Take the entries below and reproduce them word for word.

** begin **

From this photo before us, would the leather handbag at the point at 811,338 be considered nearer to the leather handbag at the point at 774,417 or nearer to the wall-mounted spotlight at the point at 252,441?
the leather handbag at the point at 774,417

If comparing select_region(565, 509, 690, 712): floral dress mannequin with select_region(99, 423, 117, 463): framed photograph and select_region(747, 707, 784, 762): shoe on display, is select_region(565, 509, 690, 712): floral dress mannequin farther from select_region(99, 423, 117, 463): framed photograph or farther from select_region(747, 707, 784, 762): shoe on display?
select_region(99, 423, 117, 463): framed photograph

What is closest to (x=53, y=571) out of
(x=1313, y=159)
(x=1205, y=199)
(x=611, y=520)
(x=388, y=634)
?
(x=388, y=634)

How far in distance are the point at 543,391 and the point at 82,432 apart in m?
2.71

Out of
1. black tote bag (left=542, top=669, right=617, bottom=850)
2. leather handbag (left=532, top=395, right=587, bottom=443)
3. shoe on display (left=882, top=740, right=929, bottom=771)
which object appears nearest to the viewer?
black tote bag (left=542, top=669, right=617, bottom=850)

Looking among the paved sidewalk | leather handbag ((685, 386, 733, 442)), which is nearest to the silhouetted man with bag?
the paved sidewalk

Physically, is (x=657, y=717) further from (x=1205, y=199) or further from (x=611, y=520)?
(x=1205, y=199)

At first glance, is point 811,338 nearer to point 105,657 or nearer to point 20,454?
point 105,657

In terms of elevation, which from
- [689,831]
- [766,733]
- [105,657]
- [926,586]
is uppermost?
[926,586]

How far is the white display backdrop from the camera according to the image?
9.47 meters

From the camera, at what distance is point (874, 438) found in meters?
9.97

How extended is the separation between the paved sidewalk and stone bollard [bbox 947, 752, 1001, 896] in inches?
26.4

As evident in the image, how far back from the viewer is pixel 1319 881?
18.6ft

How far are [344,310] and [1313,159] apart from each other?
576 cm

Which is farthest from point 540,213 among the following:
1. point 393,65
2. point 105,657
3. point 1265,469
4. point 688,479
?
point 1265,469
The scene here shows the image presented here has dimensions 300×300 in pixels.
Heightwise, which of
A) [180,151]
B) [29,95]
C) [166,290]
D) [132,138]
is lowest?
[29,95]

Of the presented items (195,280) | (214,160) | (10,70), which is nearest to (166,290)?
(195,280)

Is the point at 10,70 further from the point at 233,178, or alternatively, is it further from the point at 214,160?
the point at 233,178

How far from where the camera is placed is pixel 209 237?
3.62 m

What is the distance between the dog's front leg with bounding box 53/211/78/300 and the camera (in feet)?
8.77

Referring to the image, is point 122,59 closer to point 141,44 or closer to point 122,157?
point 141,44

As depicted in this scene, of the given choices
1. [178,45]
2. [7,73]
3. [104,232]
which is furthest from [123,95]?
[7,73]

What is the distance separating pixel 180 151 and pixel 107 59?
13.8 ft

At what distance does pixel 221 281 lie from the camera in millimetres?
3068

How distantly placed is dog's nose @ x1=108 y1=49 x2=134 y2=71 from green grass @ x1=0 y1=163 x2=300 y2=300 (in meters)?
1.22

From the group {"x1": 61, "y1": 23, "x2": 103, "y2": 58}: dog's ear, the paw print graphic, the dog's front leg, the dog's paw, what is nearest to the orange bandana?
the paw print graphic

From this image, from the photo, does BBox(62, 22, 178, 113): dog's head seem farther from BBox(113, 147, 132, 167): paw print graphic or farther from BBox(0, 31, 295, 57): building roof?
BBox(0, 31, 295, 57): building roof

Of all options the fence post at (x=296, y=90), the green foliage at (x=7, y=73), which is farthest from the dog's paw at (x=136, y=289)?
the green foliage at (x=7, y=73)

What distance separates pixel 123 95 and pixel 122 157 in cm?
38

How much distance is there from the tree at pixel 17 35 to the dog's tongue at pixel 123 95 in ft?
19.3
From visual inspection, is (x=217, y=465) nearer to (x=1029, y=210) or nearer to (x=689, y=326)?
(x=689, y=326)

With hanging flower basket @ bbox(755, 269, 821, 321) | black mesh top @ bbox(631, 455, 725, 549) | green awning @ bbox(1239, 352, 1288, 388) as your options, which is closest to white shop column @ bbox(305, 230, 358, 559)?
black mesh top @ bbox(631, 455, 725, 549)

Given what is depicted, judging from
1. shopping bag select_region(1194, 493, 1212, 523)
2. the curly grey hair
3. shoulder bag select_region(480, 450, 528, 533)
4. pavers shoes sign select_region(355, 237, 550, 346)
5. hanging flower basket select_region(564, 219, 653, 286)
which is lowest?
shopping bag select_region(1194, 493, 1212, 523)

** end **

- **Solved problem**:
From this photo before us, would the leather handbag at the point at 811,338 be considered nearer to the leather handbag at the point at 774,417 or nearer to the wall-mounted spotlight at the point at 252,441?
the leather handbag at the point at 774,417

If comparing select_region(565, 509, 690, 712): floral dress mannequin with select_region(99, 423, 117, 463): framed photograph and select_region(747, 707, 784, 762): shoe on display, is select_region(565, 509, 690, 712): floral dress mannequin farther from select_region(99, 423, 117, 463): framed photograph or farther from select_region(747, 707, 784, 762): shoe on display?
select_region(99, 423, 117, 463): framed photograph

What is closest to (x=53, y=571) out of
(x=1313, y=159)
(x=1205, y=199)
(x=611, y=520)
(x=388, y=634)
?
(x=388, y=634)

How far in distance are the point at 543,391 and the point at 82,432 apart in m?
2.71

Out of
1. black tote bag (left=542, top=669, right=617, bottom=850)
2. leather handbag (left=532, top=395, right=587, bottom=443)
3. shoe on display (left=882, top=740, right=929, bottom=771)
which object appears nearest to the viewer?
black tote bag (left=542, top=669, right=617, bottom=850)

Looking among the paved sidewalk | leather handbag ((685, 386, 733, 442)), which is nearest to the silhouetted man with bag?
the paved sidewalk

Physically, is (x=657, y=717) further from (x=1205, y=199) or further from (x=611, y=520)?
(x=1205, y=199)

At first glance, is point 811,338 nearer to point 105,657 or nearer to point 20,454?
point 105,657

In terms of elevation, which from
- [689,831]
- [766,733]
- [105,657]
- [926,586]
is uppermost?
[926,586]

How far is the white display backdrop from the camera according to the image?
9.47 meters

From the camera, at what distance is point (874, 438) found in meters?
9.97

How extended is the separation between the paved sidewalk and stone bollard [bbox 947, 752, 1001, 896] in inches?
26.4

As evident in the image, how far back from the viewer is pixel 1319 881?
18.6ft

How far are [344,310] and [1313,159] apart from each other?
576 cm

Which is farthest from point 540,213 among the following:
1. point 393,65
2. point 105,657
3. point 1265,469
4. point 688,479
?
point 1265,469
The scene here shows the image presented here has dimensions 300×300 in pixels.
Heightwise, which of
A) [180,151]
B) [29,95]
C) [166,290]
D) [132,138]
is lowest?
[29,95]

Of the presented items (195,280) | (214,160) | (10,70), which is nearest to (166,290)?
(195,280)

Is the point at 10,70 further from the point at 233,178, or alternatively, is it further from the point at 214,160?
the point at 233,178

How far from where the camera is placed is pixel 209 237?
3.62 m

What is the distance between the dog's front leg with bounding box 53/211/78/300 and the camera (in feet)?
8.77

Referring to the image, is point 122,59 closer to point 141,44 or closer to point 122,157?
point 141,44

As depicted in this scene, of the given choices
1. [178,45]
2. [7,73]
3. [104,232]
which is furthest from [123,95]?
[7,73]

What is the distance separating pixel 180 151 and pixel 107 59?
13.8 ft

At what distance does pixel 221 281 lie from the camera in millimetres?
3068

How distantly placed is dog's nose @ x1=108 y1=49 x2=134 y2=71 from green grass @ x1=0 y1=163 x2=300 y2=300 (in meters)?
1.22

From the group {"x1": 61, "y1": 23, "x2": 103, "y2": 58}: dog's ear, the paw print graphic, the dog's front leg, the dog's paw, what is nearest to the orange bandana?
the paw print graphic

From this image, from the photo, does BBox(62, 22, 178, 113): dog's head seem farther from BBox(113, 147, 132, 167): paw print graphic or farther from BBox(0, 31, 295, 57): building roof?
BBox(0, 31, 295, 57): building roof

Of all options the fence post at (x=296, y=90), the green foliage at (x=7, y=73), which is farthest from the dog's paw at (x=136, y=289)?
the green foliage at (x=7, y=73)

What distance separates pixel 123 95 and pixel 122 157 in cm?
38

How much distance is there from the tree at pixel 17 35 to the dog's tongue at pixel 123 95 in ft?
19.3
From visual inspection, is (x=217, y=465) nearer to (x=1029, y=210) or nearer to (x=689, y=326)?
(x=689, y=326)

With hanging flower basket @ bbox(755, 269, 821, 321) | black mesh top @ bbox(631, 455, 725, 549) | green awning @ bbox(1239, 352, 1288, 388) as your options, which is closest to white shop column @ bbox(305, 230, 358, 559)?
black mesh top @ bbox(631, 455, 725, 549)

Given what is depicted, judging from
1. shopping bag select_region(1194, 493, 1212, 523)
2. the curly grey hair
3. shoulder bag select_region(480, 450, 528, 533)
4. pavers shoes sign select_region(355, 237, 550, 346)
5. hanging flower basket select_region(564, 219, 653, 286)
which is lowest?
shopping bag select_region(1194, 493, 1212, 523)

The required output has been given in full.